## Material for the task:

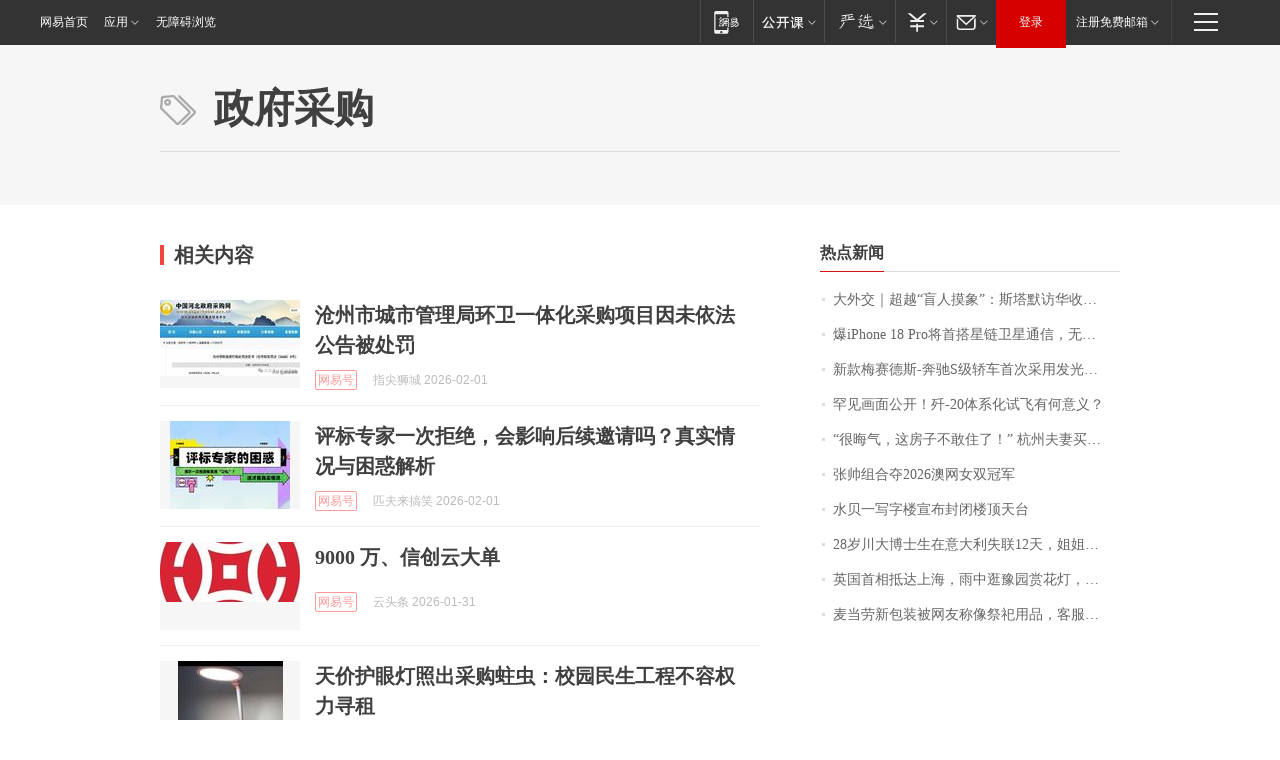

--- FILE ---
content_type: application/x-javascript
request_url: https://news.163.com/special/00015BLB/keywordindex_hot.js?_=1769941425527&callback=callback
body_size: 956
content:
callback({
date: "2026-02-01 18:15:57",
news:[
		        	{
		"title":"\u5927\u5916\u4EA4\uFF5C\u8D85\u8D8A\u201C\u76F2\u4EBA\u6478\u8C61\u201D\uFF1A\u65AF\u5854\u9ED8\u8BBF\u534E\u6536\u5B98\uFF0C\u4E2D\u82F1\u5173\u7CFB\u8FC8\u5165\u201C\u52A1\u5B9E\u65B0\u5468\u671F\u201D",
        "time":"2026.02.01 18:00:00",
		"link":"https://www.163.com/dy/article/KKJ9MDIP0514R9P4.html",
	}
      	         ,
        	{
		"title":"\u7206\u0069\u0050\u0068\u006F\u006E\u0065\u0020\u0031\u0038\u0020\u0050\u0072\u006F\u5C06\u9996\u642D\u661F\u94FE\u536B\u661F\u901A\u4FE1\uFF0C\u65E0\u9700\u989D\u5916\u786C\u4EF6\u5B9E\u73B0\u201C\u65E0\u6B7B\u89D2\u201D\u8054\u7F51",
        "time":"2026.02.01 18:00:00",
		"link":"https://www.163.com/dy/article/KKHGDF2E0514R9OJ.html",
	}
      	         ,
        	{
		"title":"\u65B0\u6B3E\u6885\u8D5B\u5FB7\u65AF\u002D\u5954\u9A70\u0053\u7EA7\u8F7F\u8F66\u9996\u6B21\u91C7\u7528\u53D1\u5149\u7ACB\u6807",
        "time":"2026.02.01 18:00:00",
		"link":"https://www.163.com/dy/article/KKGNKAHQ0534A4SC.html",
	}
      	         ,
        	{
		"title":"\u7F55\u89C1\u753B\u9762\u516C\u5F00\uFF01\u6B7C\u002D\u0032\u0030\u4F53\u7CFB\u5316\u8BD5\u98DE\u6709\u4F55\u610F\u4E49\uFF1F",
        "time":"2026.02.01 18:00:00",
		"link":"https://www.163.com/dy/article/KKJV925A0514R9OJ.html",
	}
      	         ,
        	{
		"title":"\u201C\u5F88\u6666\u6C14\uFF0C\u8FD9\u623F\u5B50\u4E0D\u6562\u4F4F\u4E86\uFF01\u201D\u0020\u676D\u5DDE\u592B\u59BB\u4E70\u623F\u0032\u5E74\u540E\u5F97\u77E5\u4E00\u4E2A\u6D88\u606F\uFF0C\u60F3\u9000\u623F\u4E86",
        "time":"2026.02.01 18:00:00",
		"link":"https://www.163.com/dy/article/KKJJ13OT0534P59R.html",
	}
      	         ,
        	{
		"title":"\u5F20\u5E05\u7EC4\u5408\u593A\u0032\u0030\u0032\u0036\u6FB3\u7F51\u5973\u53CC\u51A0\u519B",
        "time":"2026.02.01 18:00:00",
		"link":"https://www.163.com/dy/article/KKJKGNIV000189PS.html",
	}
      	         ,
        	{
		"title":"\u6C34\u8D1D\u4E00\u5199\u5B57\u697C\u5BA3\u5E03\u5C01\u95ED\u697C\u9876\u5929\u53F0",
        "time":"2026.02.01 18:00:00",
		"link":"https://www.163.com/dy/article/KKFEHOR30001899O.html",
	}
      	         ,
        	{
		"title":"\u0032\u0038\u5C81\u5DDD\u5927\u535A\u58EB\u751F\u5728\u610F\u5927\u5229\u5931\u8054\u0031\u0032\u5929\uFF0C\u59D0\u59D0\u5168\u7F51\u6C42\u52A9\uFF1A\u7236\u6BCD\u201C\u642C\u7816\u201D\u4F9B\u4ED6\u8BFB\u535A\uFF0C\u672C\u8BE5\u4ECA\u5E74\u6BD5\u4E1A",
        "time":"2026.02.01 18:00:00",
		"link":"https://www.163.com/dy/article/KKI3D446051492T3.html",
	}
      	         ,
        	{
		"title":"\u82F1\u56FD\u9996\u76F8\u62B5\u8FBE\u4E0A\u6D77\uFF0C\u96E8\u4E2D\u901B\u8C6B\u56ED\u8D4F\u82B1\u706F\uFF0C\u5F00\u5FC3\u4E70\u4E0B\u0034\u0038\u5143\u8774\u8776\u9165",
        "time":"2026.02.01 18:00:00",
		"link":"https://www.163.com/dy/article/KKI1HA6M053469LG.html",
	}
      	         ,
        	{
		"title":"\u9EA6\u5F53\u52B3\u65B0\u5305\u88C5\u88AB\u7F51\u53CB\u79F0\u50CF\u796D\u7940\u7528\u54C1\uFF0C\u5BA2\u670D\u56DE\u5E94",
        "time":"2026.02.01 18:00:00",
		"link":"https://www.163.com/dy/article/KKHKPOQL05149E7M.html",
	}
      ],
photos: [
		]
})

## Assigned task:
If a line of the material contains the word "callback", pick it out and copy it.

## Response to the task:
request_url: https://news.163.com/special/00015BLB/keywordindex_hot.js?_=1769941425527&callback=callback
callback({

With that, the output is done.